Passage
----

Preliminary charges including 79 counts of homicide were filed against the Spanish train conductor involved in a deadly derailment last week.
Francisco Jose Garzon was charged on Sunday with homicide by professional recklessness and an unknown number of counts of causing injury by professional recklessness.
At least 79 people died during last week’s crash, which happened in northwestern Spain as the high-speed train was traveling around a curve, reports CNN.
While a court granted the train conductor provisional liberty, it suspended his train driver’s license for six months. He will be required to report to court weekly and had his passport revoked.
While the train conductor appeared in court to face preliminary charges, the death toll from the Spain train derailment rose to 79. Officials and the family of US citizen Myrta Fariza announced that she passed away on Sunday at University Hospital in Santiago de Compostela.
Officials added that 70 people injured in the accident remain in local hospitals, 22 of them in critical condition, notes USA Today. While the Spanish train conductor had been in the hospital under guard since the accident happened, he appeared in court for more than five hours on Sunday.
Meanwhile, the crumpled wreckage of the high-speed train’s eight cars was removed from the tracks. Officials also worked to identify all the victims of the accident. At least 63 of those killed were from Spain, while two were US citizens. Europeans and Latin Americans were also killed in the accident.

----

Records drawn from a collection
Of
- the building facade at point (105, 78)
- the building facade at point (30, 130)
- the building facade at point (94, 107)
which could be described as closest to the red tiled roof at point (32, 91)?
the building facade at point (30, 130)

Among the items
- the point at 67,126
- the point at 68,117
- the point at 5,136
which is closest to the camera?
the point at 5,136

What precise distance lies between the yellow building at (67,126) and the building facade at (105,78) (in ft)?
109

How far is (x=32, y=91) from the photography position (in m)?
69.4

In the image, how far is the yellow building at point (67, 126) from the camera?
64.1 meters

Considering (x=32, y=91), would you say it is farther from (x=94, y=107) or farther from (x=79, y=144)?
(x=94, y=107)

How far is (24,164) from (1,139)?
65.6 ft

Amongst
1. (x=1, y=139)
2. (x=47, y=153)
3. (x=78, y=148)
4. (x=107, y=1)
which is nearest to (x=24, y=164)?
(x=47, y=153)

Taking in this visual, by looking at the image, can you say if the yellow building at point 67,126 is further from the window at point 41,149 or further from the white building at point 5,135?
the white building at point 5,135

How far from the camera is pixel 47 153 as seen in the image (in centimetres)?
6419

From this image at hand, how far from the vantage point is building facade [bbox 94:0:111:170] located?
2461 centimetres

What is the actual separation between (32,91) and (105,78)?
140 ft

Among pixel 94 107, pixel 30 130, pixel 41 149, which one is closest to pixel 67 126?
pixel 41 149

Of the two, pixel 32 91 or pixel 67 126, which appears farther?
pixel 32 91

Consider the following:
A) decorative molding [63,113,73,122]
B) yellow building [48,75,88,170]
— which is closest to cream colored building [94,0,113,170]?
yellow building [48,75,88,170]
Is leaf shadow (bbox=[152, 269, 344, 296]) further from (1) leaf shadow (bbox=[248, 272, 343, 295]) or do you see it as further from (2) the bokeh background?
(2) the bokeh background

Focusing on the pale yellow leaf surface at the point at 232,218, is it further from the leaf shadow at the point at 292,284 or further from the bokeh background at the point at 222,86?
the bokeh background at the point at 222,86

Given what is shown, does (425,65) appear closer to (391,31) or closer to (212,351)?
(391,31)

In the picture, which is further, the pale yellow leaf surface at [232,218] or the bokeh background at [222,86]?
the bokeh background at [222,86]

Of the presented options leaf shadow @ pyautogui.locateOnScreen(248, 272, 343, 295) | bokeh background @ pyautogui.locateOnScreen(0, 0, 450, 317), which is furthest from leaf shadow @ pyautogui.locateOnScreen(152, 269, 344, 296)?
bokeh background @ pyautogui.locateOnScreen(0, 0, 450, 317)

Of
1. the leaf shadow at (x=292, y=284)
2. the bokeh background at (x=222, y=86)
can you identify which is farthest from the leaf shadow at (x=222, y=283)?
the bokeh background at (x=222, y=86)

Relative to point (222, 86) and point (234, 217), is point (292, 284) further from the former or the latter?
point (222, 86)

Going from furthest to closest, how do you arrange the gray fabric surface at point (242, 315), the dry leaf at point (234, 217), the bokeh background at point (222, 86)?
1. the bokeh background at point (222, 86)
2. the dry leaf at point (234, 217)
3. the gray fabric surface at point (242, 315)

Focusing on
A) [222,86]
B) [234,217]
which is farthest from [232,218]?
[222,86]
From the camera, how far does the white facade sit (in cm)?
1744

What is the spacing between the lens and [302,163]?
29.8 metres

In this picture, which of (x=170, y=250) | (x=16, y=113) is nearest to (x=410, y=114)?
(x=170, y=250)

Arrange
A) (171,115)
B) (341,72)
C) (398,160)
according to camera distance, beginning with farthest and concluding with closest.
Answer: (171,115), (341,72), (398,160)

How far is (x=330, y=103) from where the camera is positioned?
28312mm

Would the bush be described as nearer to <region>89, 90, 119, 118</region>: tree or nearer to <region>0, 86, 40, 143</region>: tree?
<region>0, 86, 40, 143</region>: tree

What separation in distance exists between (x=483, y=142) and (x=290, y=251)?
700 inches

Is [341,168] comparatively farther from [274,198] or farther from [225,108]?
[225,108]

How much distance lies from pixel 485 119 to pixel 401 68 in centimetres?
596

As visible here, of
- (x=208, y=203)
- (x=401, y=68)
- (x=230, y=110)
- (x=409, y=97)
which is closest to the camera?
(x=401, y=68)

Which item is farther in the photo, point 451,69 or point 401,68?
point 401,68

----

Required tasks
a) List every condition or restriction the court placed on the train conductor, according to the report on the Spanish train derailment.
b) Rewrite the stretch of the derailment report from "Preliminary charges including" through "his passport revoked.", changing "provisional liberty" to "conditional release".
The records are independent material and have no connection to the text.

Per-task outputs
a)
- His train driver's license was suspended for six months.
- He must report to court weekly.
- His passport was revoked.

b)
Preliminary charges including 79 counts of homicide were filed against the Spanish train conductor involved in a deadly derailment last week.
Francisco Jose Garzon was charged on Sunday with homicide by professional recklessness and an unknown number of counts of causing injury by professional recklessness.
At least 79 people died during last week’s crash, which happened in northwestern Spain as the high-speed train was traveling around a curve, reports CNN.
While a court granted the train conductor conditional release, it suspended his train driver’s license for six months. He will be required to report to court weekly and had his passport revoked.